Viele Expert:innen warnen darum davor, dass bereits eingesetzte algorithmische Entscheidsysteme, aber auch der zunehmende Einsatz von Künstlicher Intelligenz die Diskriminierung massiv verstärken könnte. Vgl. dazu den Bericht des Europäischen Netzwerks der Gleichstellungsgremien (Equinet)[1].
Warum braucht die Schweiz neue Regeln zum Schutz vor algorithmischer Diskriminierung?
In der Schweiz ist der Schutz vor Diskriminierung zwar in der Bundesverfassung festgeschrieben. Artikel 8, Absatz 2 der Bundesverfassung lautet nämlich:
Niemand darf diskriminiert werden, namentlich nicht wegen der Herkunft, der Rasse, des Geschlechts, des Alters, der Sprache, der sozialen Stellung, der Lebensform, der religiösen, weltanschaulichen oder politischen Überzeugung oder wegen einer körperlichen, geistigen oder psychischen Behinderung.
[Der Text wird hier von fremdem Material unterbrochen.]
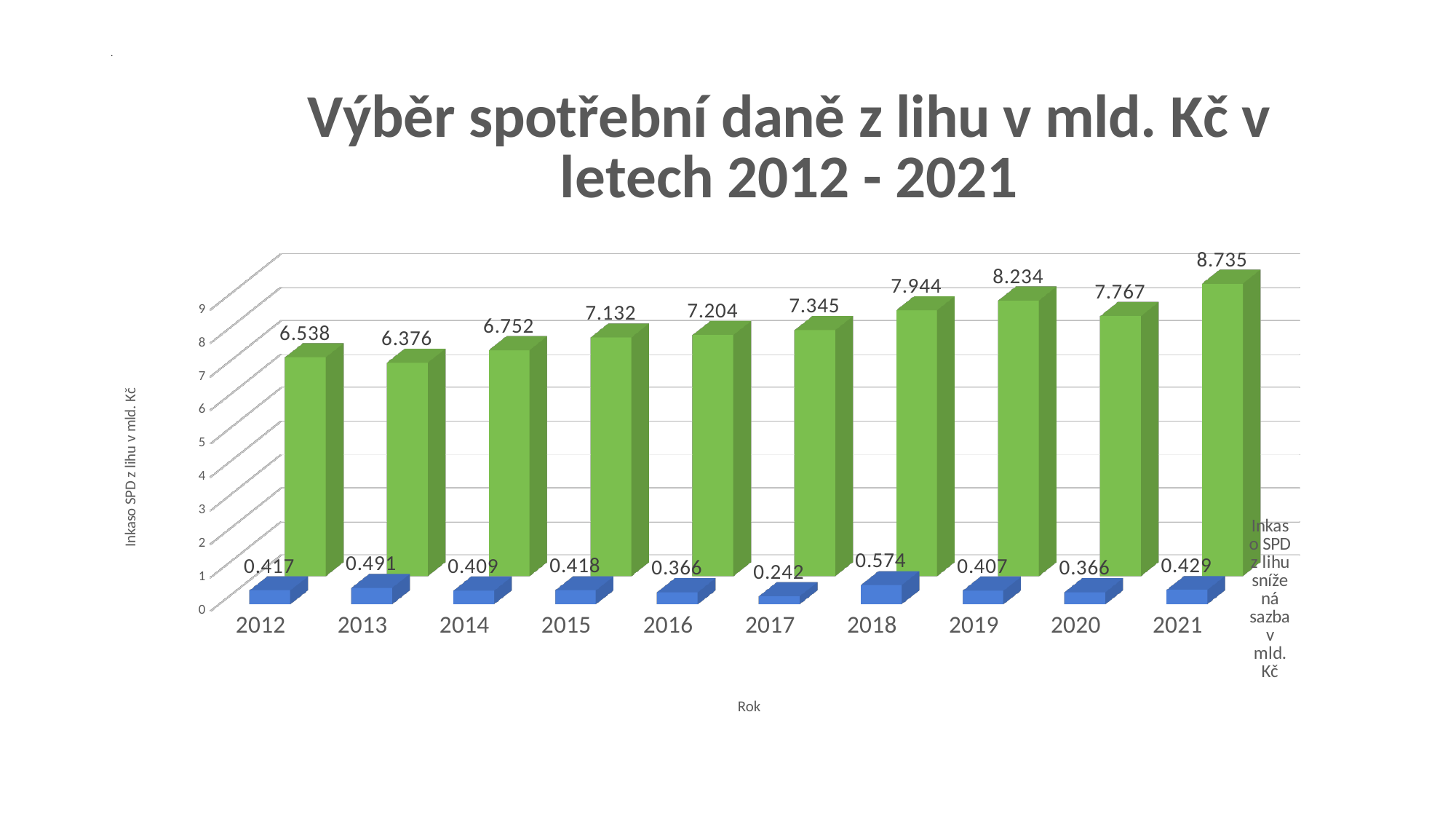
How many years are shown on the x axis? 10 Which year has the lowest green bar? 2013 What is the value of the blue bar for 2017? 0.242 What is the value of the green bar for 2021? 8.735 Is the green bar for 2019 larger or smaller than the green bar for 2020? larger Which year has the lowest blue bar? 2017 What is the difference between the green bar values for 2021 and 2020? 0.968 What type of chart is shown on the slide? bar chart Which year has the highest blue bar? 2018 Which year has the highest green bar? 2021 What is the label of the x axis? Rok What is the value of the green bar for 2015? 7.132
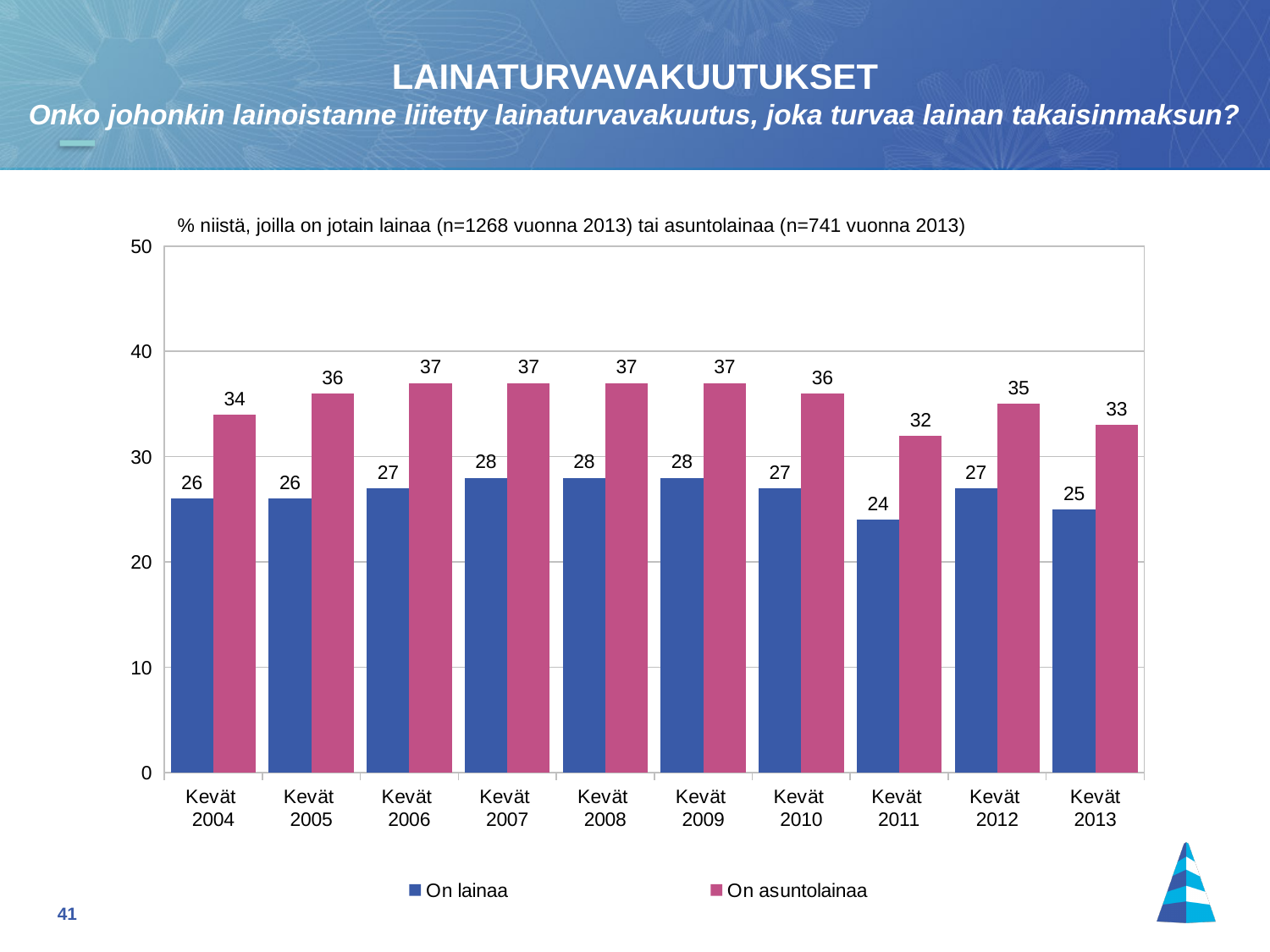
What is the value for "On lainaa" in Kevät 2011? 24 What is the value for "On asuntolainaa" in Kevät 2004? 34 Which is larger in Kevät 2010: "On lainaa" or "On asuntolainaa"? On asuntolainaa What is the difference between the "On asuntolainaa" values in Kevät 2012 and Kevät 2013? 2 In which year is the "On lainaa" value lowest? Kevät 2011 What kind of chart is shown on the slide? Bar chart How many years (categories) are shown on the x axis? 10 What is the value for "On asuntolainaa" in Kevät 2013? 33 How many series does the legend list? 2 Which series is shown in pink/magenta in the legend? On asuntolainaa What is the difference between "On asuntolainaa" and "On lainaa" in Kevät 2006? 10 In which year is the "On asuntolainaa" value lowest? Kevät 2011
Allerdings wird der Diskriminierungsschutz konkret per eigenem Gesetz nur verankert für die Frauen in der Arbeitswelt (im Gleichstellungsgesetz, basierend auf Art. 8 Abs. 3 BV) und für Menschen mit Behinderungen (Behindertengleichstellungsgesetz, basierend auf Art. 8 Abs. 4 BV). Spezielle Strafnormen gibt es zudem gegen Rassismus im öffentlichen Raum. Eine Übersicht zum Schweizer Diskriminierungsverbot von humanrights.ch zeigt aber: viele andere Diskriminierungen können von Betroffenen nicht eingeklagt werden.
[1] Allen QC, Robin & Masters, Dee (2020). Regulating For An Equal AI: A New Role For Equality Bodies. An Equinet Publication. (14.04.2022).
Algorithm Watch hat am 27.6.2024 einen breit abgestützten Appell veröffentlicht für einen verantwortungsvollen Umgang mit Künstlicher Intelligenz – ohne Diskriminierung.